Here are the Top Oversubscribed IPOs Country wise: 

  1. Lyft (Nasdaq, US 2019): The Lyft IPO was 20 times oversubscribed, which prompted the company to raise its stock price and increase the number of shares on offer. The company priced the stock at $72 for the listing, which was at the upper end of the targeted price range of USD 70–72. The stock popped up more than 20% on its market debut. The listing helped the Google-backed ride-hailing company raise more than USD 2.3 billion. However, the honeymoon for Lyft stock was short-lived.
  2. Suzhou HYC Technology (Shanghai Stock Exchange, China 2019):
    As the pioneering company to launch an IPO on the new Star Market of the Shanghai Stock Exchange, witnessed an extraordinary level of oversubscription for its shares. These shares were subscribed 335.6 times, demonstrating a high level of investor enthusiasm, even in the face of certain criticisms related to its prospectus. At the time, the company announced its initial public offering price at 24.26 yuan per share, which valued it at a considerable 41 times its 2018 earnings. Excluding bids below the final IPO price, the oversubscription was still notably high at 257.6 times.
  3. Latent View Analytics Limited (NSE, India 2021)
    The Latent View Analytics IPO experienced an extraordinary level of oversubscription at 326.49 times. This IPO was structured as a book-built issue with a total value of Rs 600.00 crores. The offering consisted of a fresh issue amounting to Rs 474.00 crore and an offer for sale totalling Rs 126 crore. The shares were officially listed on the BSE and NSE on November 23, 2021. The pricing range for the Latent View Analytics IPO was established at Rs 190 to Rs 197 per share. The minimum application lot size comprised 76 shares, with a corresponding minimum investment requirement of Rs 14,972 for retail investors.Furthermore, within this IPO, there was a specific allocation of up to 350,877 shares set aside for employees, available at a discounted rate of Rs 19 relative to the issue price.
  4. Tadawool Group (Saudi Stock Exchange, Saudi 2021): Saudi Tadawul Group Holding Co.’s retail offering witnessed an astonishing oversubscription, with total orders amounting to SAR 5.02 billion. The retail tranche of Tadawul’s initial public offering (IPO) was oversubscribed by a remarkable 442.53 times. This surge in demand, equivalent to approximately $1.3 billion, highlighted the strong investor interest in the stock exchange group.Tadawul group had allocated 10.8 million shares, constituting 30% of the total offer shares, to individual investors. These shares were made available at a final price of SR105 per share. During the subscription period that commenced on November 30, approximately 598,327 subscribers participated in the IPO. The lead manager, financial advisor, book-runner, global coordinator, and underwriter, SNB Capital, in conjunction with JP Morgan Saudi Arabia and Citigroup Saudi Arabia, the financial advisors, book-runners, global coordinators, and underwriters of the IPO, made the announcement regarding this robust demand from individual subscribers.

Conclusion

Oversubscribed IPOs around the world are a testament to the strong investor interest in promising companies. Whether it’s Lyft’s rapid rise in the U.S., Suzhou HYC’s groundbreaking IPO in China, or the remarkable responses to Latent View Analytics and Tadawul Group in India and Saudi Arabia, these cases highlight the universal appeal of IPOs.
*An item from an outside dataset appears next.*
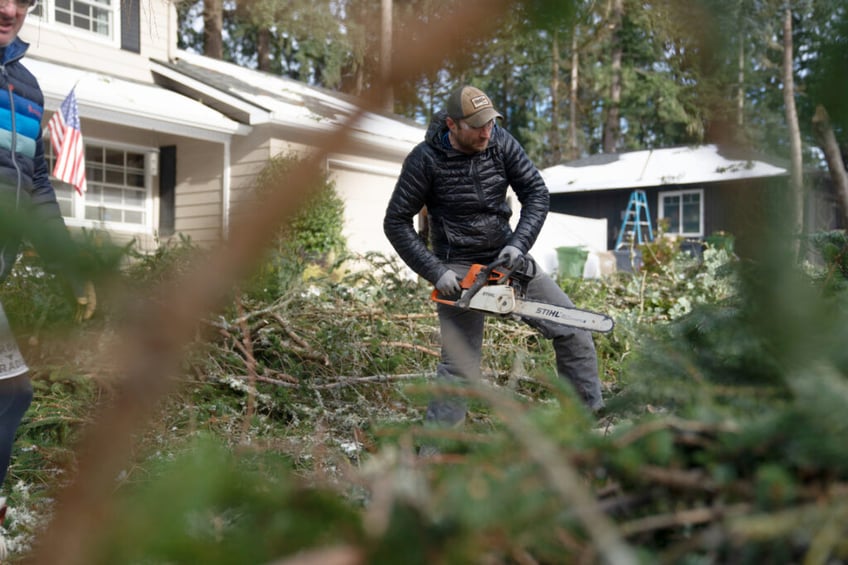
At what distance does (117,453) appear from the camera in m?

Read: Cracking The Code Of IPO Allotment

The oversubscription of IPOs reflects both investor confidence and companies’ effective capital-raising strategies. Companies that allocate shares to specific investor categories can attract a diverse range of backers. 

In a world where innovation and emerging technologies continue to transform industries, IPOs remain a compelling opportunity for investors to join the growth stories of pioneering companies. However, due diligence and expert advice are essential when navigating the dynamic IPO landscape. 

Disclaimer: This blog has been written exclusively for educational purposes. The securities mentioned are only examples and not recommendations. It is based on several secondary sources on the internet and is subject to changes. Please consult an expert before making related decisions.